Marketed as yet another celeb memoir full of childhood japes and memories of glory days, this book actually takes a darker turn. I picked it up and by the time I was 30 pages in we had seen the present-day Davies struggle with what to do with his elderly father’s pornography collection before flashing back to his fond memories of his mother who died age 38 when Davies was 6. Then we have memories of his father making the young boy have ‘special cuddles’ in bed.

Although it does deal with some lighter material – school days and family outings etc, its clear that this is mainly a record of Davies coming to terms with his disturbing childhood and how much of his life has been affected by those events. His mother was dying from Leukaemia but the medical professionals actually kept that information from her and Davies’ father hid the information from his own family including the children. His mother was simply wiped from existence in their household and then the child abuse began. Although a star student at school and talented in many areas, the young Davies rebels against the world and his family, eventually becoming something of a drop-out before turning his life around when he discovers comedy.

The latter part of the book deals with the author’s efforts to take legal action against his father (now in his 80s) and all the complications that arise from that. Now with a family of his own, he muses over some of the big questions in life thinks back to times when he himself failed to take the high moral ground.

So, not what you might expect from a book of this type but very readable and thought-provoking all the same.

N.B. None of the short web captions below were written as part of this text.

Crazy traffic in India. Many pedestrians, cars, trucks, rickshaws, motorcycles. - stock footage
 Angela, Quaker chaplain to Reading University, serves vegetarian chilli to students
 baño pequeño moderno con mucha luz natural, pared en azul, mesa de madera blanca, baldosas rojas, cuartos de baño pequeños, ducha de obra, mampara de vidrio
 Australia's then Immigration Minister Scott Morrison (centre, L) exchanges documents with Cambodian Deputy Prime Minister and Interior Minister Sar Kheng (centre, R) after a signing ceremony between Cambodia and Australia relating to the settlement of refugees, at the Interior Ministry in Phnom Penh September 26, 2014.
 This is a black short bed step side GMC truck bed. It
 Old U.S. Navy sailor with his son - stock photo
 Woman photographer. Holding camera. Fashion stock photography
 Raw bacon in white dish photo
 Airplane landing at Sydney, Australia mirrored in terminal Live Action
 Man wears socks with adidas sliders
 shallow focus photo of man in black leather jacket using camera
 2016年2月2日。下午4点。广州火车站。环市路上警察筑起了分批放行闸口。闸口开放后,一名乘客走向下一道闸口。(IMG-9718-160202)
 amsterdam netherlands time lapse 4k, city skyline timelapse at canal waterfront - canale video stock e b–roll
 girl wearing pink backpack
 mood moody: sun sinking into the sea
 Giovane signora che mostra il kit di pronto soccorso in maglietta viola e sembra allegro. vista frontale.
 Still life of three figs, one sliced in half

Thursday, September 24, 2020

Secondhand Time

 

Secondhand Time by Svetlana Alexievich (2016 Text Publishing softcover 471pp)

 



I bought this book around four and a half years ago, not long after it had won the Nobel Prize in literature. At the same time, I bought the same author’s “A Chernobyl Prayer” (aka “Voices from Chernobyl”). I read the Chernobyl book right away and left this one untouched until now.

There’s not much you can criticise about this book; it is exactly as advertised – an oral history of people who lived through the momentous changes when the USSR ceased to exist. Its split into two sections, the first features interviews undertaken in the early 1990s when events were fresh and the second section from the Putin era looking back.

The interviewees’ words are left to speak for themselves, there is little record of what the author had initially asked them to start the conversations. Most of the stories they tell include harrowing details and by the end I was a little shell-shocked from all the stories of brutality and suicides. There’s quite a lot of cognitive dissonance on show – people who pine for the security of the Soviet era whilst at the same time describing the horrors and hardships of that time. There many stories of being informed on by friends and neighbours, being sent to camps and having to live like animals for years but at the same time they want another Stalin to arise and lead the nation. Stories of family, relationships and the plight of ethnic minorities in modern Russia are also covered in depth.

It took me a while to work my way through this book, not only because of the contents but also because of the structure – its written as the people interviewed spoke, so things get hazy before becoming clear again. Those interviewed often go off into unrelated topics or speak in unfinished sentences. Sometimes its hard to even work out who is talking.

If like me you find yourself as something of a Russophile or just have an interest in the effects of history on ordinary people, this book makes for good reading. Just don’t expect any happy endings within.